Also - unnecessary figure braces.

> @@ -350,9 +413,19 @@ static int flush_iotlb_qi(
>          queue_invalidate_iotlb(iommu,
>                                 type >> DMA_TLB_FLUSH_GRANU_OFFSET, dr,
>                                 dw, did, size_order, 0, addr);
> -        if ( flush_dev_iotlb )
> -            ret = dev_invalidate_iotlb(iommu, did, addr, size_order, type);
> +
> +        /*
> +         * Before Device-TLB invalidation we need to synchronize
> +         * invalidation completions with hardware.
> +         */
>          rc = invalidate_sync(iommu);
> +        if ( rc )
> +             return rc;
> +
> +        if ( flush_dev_iotlb )
> +            ret = dev_invalidate_iotlb(iommu, did, addr, size_order,
> +                                       type, lock);
> +
>          if ( !ret )
>              ret = rc;

These two lines have now become pointless, and hence should
be deleted.

> @@ -162,6 +162,18 @@ int dev_invalidate_iotlb(struct iommu *iommu, u16 did,
>              return -EOPNOTSUPP;
>          }
>  
> +        /*
> +         * Synchronize with hardware for Device-TLB invalidate
> +         * descriptor.
> +         */
> +        ret = dev_invalidate_iotlb_sync(iommu, did, pdev->seg,
> +                                        pdev->bus, pdev->devfn, lock);
> +        if ( ret )
> +            printk(XENLOG_ERR
> +                   "Flush error %d on device %04x:%02x:%02x.%02x \n",
> +                   ret, pdev->seg, pdev->bus, PCI_SLOT(pdev->devfn),
> +                   PCI_FUNC(pdev->devfn));
> +
>          if ( !ret )
>              ret = rc;

The two context lines here show that you're now clobbering "ret".

Jan
Quan Xu Feb. 18, 2016, 7:36 a.m. UTC | #2
> On February 17, 2016 10:41pm, <JBeulich@suse.com> wrote:
> >>> On 05.02.16 at 11:18, <quan.xu@intel.com> wrote:
> > --- a/xen/drivers/passthrough/vtd/qinval.c
> > +++ b/xen/drivers/passthrough/vtd/qinval.c
> > +            if ( pci_hide_device(bus, devfn) )
> 
> But now I'm _really_ puzzled: You acquire the exact lock that
> pci_hide_device() acquires. Hence, unless I've overlooked an earlier change, I
> can't see this as other than an unconditional dead lock. Did you test this code
> path at all?

Sorry, I didn't test this code path.
I did test the follows:
   1) Create domain with ATS device.
   2) Attach / Detach ATS device.

I think I could add a variation of pci_hide_device(), without "spin_lock(&pcidevs_lock) / spin_unlock(&pcidevs_lock)"
Or "__init".

****************

■ What this exercise asks ■
[1] Copy out the part of the patch review between "The two context" and "path at all?", inclusive.
[2] In the patch review, why does the reviewer expect the pci_hide_device() call to end in a deadlock? Answer in one to three sentences.
The listing below comes from a separate source.

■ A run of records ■
****************

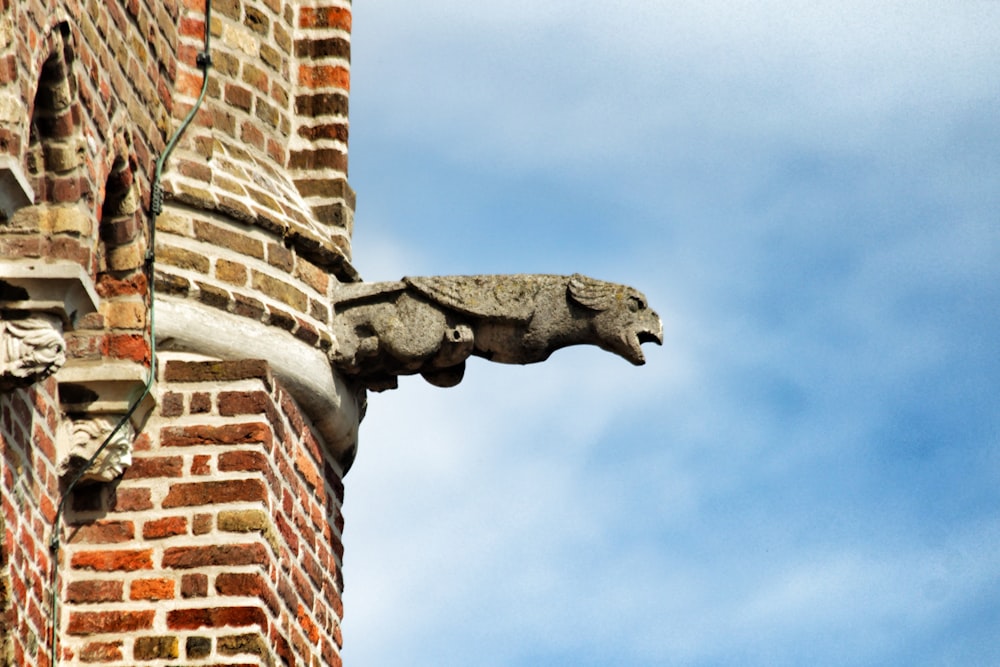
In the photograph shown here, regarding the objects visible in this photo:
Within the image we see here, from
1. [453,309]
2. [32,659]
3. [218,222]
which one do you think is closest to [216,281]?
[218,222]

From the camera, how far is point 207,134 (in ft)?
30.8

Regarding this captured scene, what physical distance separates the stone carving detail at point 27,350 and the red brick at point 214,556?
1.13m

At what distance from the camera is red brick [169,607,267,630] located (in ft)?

****************

■ Task-by-task answers ■
[1]
The two context lines here show that you're now clobbering "ret".

Jan
Quan Xu Feb. 18, 2016, 7:36 a.m. UTC | #2
> On February 17, 2016 10:41pm, <JBeulich@suse.com> wrote:
> >>> On 05.02.16 at 11:18, <quan.xu@intel.com> wrote:
> > --- a/xen/drivers/passthrough/vtd/qinval.c
> > +++ b/xen/drivers/passthrough/vtd/qinval.c
> > +            if ( pci_hide_device(bus, devfn) )
> 
> But now I'm _really_ puzzled: You acquire the exact lock that
> pci_hide_device() acquires. Hence, unless I've overlooked an earlier change, I
> can't see this as other than an unconditional dead lock. Did you test this code
> path at all?

[2] The code already acquires the exact lock that pci_hide_device() itself acquires, so the call would try to take that same lock again. Unless an earlier change was overlooked, the reviewer sees this as an unconditional deadlock.